Purpose of the Study:

  • To test if NFDS establishes large-scale smooth morph frequency clines in Ischnura senegalensis.
  • To investigate the role of gene-by-environment interactions in maintaining morph frequencies.
  • To understand the evolutionary pressures shaping color morph diversity.

Main Methods:

  • Analysis of a large-scale latitudinal cline in andromorph frequency.
  • Estimation of potential fitness for andromorphs and gynomorphs based on empirical data (egg number, ovariole number, abdomen length, latitude).
  • Modeling the effects of NFDS and gene-by-environment interactions on morph frequency dynamics.

Main Results:

  • A significant latitudinal cline in andromorph frequency was observed, ranging from 0.05 (South) to 0.79 (North).
  • Potential fitness of andromorphs varied latitudinally, being lower in the south and higher in the north, indicating gene-by-environment interaction.

(Records taken from a dataset)
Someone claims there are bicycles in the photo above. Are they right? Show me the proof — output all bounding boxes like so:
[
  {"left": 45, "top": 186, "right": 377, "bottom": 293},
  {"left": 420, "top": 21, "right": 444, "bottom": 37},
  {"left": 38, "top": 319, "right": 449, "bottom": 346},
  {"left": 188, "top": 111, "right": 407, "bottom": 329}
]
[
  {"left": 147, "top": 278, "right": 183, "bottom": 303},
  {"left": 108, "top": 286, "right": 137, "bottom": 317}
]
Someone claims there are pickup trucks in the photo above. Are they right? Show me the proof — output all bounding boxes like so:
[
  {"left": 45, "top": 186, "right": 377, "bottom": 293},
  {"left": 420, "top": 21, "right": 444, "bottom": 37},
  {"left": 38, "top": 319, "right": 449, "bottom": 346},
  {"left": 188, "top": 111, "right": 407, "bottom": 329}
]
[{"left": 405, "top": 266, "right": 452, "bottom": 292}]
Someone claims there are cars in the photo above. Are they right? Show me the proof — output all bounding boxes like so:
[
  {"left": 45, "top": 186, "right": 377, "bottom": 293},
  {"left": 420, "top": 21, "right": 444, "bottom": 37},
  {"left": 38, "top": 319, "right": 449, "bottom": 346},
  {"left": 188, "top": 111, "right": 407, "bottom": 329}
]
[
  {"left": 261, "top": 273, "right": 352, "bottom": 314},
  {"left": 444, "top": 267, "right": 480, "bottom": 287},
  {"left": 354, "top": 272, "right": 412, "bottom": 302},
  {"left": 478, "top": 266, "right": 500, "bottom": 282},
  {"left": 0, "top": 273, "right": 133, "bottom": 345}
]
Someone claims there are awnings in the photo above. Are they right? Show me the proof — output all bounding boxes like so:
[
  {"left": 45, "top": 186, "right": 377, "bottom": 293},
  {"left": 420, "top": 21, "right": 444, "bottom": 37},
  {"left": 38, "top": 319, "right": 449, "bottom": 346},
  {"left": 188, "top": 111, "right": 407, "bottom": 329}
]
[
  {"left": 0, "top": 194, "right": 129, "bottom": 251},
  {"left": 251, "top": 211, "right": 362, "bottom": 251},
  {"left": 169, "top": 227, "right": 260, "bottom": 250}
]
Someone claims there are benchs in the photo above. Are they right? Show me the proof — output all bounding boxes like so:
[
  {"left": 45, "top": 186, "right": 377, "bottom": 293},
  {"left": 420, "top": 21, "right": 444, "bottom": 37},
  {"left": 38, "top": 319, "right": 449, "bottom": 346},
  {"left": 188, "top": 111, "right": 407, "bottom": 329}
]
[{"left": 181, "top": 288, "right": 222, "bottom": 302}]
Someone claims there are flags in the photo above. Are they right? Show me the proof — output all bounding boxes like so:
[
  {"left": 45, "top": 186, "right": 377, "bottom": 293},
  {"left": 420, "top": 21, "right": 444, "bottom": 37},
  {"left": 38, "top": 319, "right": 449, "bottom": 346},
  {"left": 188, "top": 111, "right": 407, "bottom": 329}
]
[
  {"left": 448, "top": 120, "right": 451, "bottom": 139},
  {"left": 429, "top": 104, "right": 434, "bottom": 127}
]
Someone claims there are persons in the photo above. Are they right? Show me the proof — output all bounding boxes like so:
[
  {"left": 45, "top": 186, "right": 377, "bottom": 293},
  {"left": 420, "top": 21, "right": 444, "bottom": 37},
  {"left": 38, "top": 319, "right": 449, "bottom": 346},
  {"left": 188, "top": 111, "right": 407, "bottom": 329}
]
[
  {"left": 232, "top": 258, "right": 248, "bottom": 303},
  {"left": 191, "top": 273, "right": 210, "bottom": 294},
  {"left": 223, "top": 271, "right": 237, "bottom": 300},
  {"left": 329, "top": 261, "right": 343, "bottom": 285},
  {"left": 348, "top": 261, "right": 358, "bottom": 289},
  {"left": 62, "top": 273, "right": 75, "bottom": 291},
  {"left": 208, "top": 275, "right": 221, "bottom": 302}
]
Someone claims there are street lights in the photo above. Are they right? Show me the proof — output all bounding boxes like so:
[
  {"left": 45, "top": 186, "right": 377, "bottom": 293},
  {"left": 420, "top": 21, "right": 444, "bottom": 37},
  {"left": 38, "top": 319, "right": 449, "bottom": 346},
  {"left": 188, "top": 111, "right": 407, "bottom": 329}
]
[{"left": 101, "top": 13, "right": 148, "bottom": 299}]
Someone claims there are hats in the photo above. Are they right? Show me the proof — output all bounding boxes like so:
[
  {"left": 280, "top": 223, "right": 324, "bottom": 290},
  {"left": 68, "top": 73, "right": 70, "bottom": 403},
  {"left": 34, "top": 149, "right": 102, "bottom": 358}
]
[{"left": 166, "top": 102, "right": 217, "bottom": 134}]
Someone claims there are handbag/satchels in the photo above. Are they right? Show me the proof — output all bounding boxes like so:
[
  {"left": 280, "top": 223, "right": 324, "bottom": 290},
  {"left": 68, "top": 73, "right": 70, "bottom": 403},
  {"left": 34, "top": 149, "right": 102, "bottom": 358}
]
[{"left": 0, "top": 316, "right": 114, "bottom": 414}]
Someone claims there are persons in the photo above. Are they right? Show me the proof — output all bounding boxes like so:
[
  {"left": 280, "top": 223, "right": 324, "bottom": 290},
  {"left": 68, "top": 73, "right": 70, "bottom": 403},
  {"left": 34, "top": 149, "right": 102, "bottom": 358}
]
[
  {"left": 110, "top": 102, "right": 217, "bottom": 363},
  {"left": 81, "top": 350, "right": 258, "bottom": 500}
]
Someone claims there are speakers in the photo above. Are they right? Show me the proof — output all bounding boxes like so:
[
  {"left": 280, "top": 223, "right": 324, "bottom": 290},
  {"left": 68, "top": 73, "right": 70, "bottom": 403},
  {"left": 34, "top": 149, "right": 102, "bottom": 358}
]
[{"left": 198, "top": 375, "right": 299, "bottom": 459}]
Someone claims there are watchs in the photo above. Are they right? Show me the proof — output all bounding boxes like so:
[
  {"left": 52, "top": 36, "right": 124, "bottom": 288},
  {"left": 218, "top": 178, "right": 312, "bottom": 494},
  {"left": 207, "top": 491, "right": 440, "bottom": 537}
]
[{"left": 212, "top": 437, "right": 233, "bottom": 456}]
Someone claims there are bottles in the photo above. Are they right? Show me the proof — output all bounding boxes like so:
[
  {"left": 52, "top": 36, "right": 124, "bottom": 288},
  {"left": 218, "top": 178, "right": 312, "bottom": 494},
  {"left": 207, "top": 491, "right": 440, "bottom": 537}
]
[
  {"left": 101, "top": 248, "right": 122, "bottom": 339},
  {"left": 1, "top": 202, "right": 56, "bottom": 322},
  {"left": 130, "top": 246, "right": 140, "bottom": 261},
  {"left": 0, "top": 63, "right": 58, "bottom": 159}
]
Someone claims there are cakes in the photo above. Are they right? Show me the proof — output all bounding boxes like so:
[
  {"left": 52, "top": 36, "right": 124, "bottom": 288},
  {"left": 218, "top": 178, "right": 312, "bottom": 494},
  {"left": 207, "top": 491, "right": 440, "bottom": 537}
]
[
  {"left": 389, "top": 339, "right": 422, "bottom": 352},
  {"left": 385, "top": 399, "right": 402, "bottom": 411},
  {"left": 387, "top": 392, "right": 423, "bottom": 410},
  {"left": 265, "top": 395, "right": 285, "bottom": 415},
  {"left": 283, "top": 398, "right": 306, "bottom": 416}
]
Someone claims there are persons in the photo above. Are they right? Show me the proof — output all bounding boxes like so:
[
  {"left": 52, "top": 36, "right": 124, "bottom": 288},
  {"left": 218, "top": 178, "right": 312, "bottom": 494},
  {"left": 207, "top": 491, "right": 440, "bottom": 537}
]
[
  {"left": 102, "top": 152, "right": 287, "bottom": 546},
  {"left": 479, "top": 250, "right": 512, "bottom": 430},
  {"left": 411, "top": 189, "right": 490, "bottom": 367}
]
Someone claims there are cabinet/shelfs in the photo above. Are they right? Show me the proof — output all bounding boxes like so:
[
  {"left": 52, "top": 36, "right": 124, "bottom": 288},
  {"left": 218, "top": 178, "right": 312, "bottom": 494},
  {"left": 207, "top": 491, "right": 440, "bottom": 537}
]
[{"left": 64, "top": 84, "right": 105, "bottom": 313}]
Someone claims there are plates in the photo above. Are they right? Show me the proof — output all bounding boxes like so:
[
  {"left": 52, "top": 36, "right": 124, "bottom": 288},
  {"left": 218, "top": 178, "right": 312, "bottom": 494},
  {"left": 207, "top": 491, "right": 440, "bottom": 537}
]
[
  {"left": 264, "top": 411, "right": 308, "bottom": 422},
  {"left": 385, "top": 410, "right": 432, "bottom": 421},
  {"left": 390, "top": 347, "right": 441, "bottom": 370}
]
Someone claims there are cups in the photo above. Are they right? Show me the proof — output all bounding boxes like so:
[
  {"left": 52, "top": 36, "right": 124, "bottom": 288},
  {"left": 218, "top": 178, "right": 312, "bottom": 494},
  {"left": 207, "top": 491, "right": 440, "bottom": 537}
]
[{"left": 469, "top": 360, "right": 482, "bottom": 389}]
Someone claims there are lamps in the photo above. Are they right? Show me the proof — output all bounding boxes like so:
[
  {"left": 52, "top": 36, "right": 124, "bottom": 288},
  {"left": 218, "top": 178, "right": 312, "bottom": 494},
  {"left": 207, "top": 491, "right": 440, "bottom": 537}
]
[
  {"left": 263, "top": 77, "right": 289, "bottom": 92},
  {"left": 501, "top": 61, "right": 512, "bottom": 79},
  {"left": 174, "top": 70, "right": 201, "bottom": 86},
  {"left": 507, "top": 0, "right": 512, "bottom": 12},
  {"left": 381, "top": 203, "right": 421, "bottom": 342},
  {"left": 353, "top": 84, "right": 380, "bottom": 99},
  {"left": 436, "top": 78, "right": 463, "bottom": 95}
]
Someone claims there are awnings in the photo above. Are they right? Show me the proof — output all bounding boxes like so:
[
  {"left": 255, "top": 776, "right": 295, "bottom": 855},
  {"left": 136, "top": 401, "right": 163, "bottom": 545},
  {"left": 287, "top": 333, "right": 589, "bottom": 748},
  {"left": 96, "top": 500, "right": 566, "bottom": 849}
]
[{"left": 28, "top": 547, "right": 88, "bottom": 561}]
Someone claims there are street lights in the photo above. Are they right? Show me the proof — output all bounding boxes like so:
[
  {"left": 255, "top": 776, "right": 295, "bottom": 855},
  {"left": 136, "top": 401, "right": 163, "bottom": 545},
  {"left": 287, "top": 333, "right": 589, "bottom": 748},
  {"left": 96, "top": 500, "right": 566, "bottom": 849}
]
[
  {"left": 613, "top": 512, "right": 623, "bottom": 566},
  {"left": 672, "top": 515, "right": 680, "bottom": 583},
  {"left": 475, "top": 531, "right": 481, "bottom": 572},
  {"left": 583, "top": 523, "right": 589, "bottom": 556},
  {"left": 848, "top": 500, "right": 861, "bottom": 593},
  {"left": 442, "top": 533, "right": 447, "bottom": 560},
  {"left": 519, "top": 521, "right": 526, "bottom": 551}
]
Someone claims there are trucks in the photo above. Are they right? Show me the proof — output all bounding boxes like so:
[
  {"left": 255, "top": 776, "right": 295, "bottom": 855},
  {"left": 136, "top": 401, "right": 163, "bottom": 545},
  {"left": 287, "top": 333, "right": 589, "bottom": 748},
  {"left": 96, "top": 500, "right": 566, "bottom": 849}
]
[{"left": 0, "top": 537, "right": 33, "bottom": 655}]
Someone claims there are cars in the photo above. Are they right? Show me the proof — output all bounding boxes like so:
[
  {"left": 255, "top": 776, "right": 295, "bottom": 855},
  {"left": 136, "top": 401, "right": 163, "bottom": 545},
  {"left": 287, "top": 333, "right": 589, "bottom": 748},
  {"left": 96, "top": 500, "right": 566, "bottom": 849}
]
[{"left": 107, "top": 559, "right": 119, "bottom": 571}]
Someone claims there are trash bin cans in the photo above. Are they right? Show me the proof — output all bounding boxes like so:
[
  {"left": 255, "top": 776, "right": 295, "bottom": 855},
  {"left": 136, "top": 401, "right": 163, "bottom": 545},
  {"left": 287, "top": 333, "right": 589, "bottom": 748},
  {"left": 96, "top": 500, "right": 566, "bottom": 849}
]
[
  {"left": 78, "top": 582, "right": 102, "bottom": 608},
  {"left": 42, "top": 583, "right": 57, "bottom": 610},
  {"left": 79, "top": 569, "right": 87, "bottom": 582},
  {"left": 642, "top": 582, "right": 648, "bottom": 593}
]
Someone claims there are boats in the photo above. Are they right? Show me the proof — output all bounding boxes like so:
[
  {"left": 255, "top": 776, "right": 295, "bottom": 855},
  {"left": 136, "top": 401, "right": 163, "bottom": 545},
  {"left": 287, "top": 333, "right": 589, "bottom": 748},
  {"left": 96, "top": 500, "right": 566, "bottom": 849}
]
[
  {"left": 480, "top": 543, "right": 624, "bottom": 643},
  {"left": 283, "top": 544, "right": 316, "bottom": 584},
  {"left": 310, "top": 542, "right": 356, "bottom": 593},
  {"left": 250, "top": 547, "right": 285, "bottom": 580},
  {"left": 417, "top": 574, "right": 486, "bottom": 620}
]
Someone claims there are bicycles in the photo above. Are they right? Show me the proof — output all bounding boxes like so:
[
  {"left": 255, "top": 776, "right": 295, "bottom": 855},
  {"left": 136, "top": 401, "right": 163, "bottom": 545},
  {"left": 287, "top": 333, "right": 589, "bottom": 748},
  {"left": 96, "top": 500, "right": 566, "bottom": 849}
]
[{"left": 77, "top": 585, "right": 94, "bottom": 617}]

ASSIGNED TASK 1 ::
Transcribe the study summary above, starting at "Purpose of the" and ending at "maintaining morph frequencies.".
ASSIGNED TASK 2 ::
According to the study summary above, what range of andromorph frequency did the latitudinal cline span?
ASSIGNED TASK 3 ::
Resume the study summary above, picking up after its final sentence.

RESPONSE AREA 1 ::
Purpose of the Study:

  • To test if NFDS establishes large-scale smooth morph frequency clines in Ischnura senegalensis.
  • To investigate the role of gene-by-environment interactions in maintaining morph frequencies.

RESPONSE AREA 2 ::
From 0.05 in the south to 0.79 in the north.

RESPONSE AREA 3 ::
  • NFDS was shown to facilitate the coexistence of morphs with differing fitness, creating a smooth geographic cline.

Conclusions:

  • The combination of NFDS and gene-by-environment interactions provides a compelling explanation for the observed geographic cline in morph frequency.
  • Multi-selection pressures on color morphs are crucial for understanding evolutionary dynamics in this damselfly species.
  • This study offers empirical support for theoretical models of cline formation driven by balancing selection.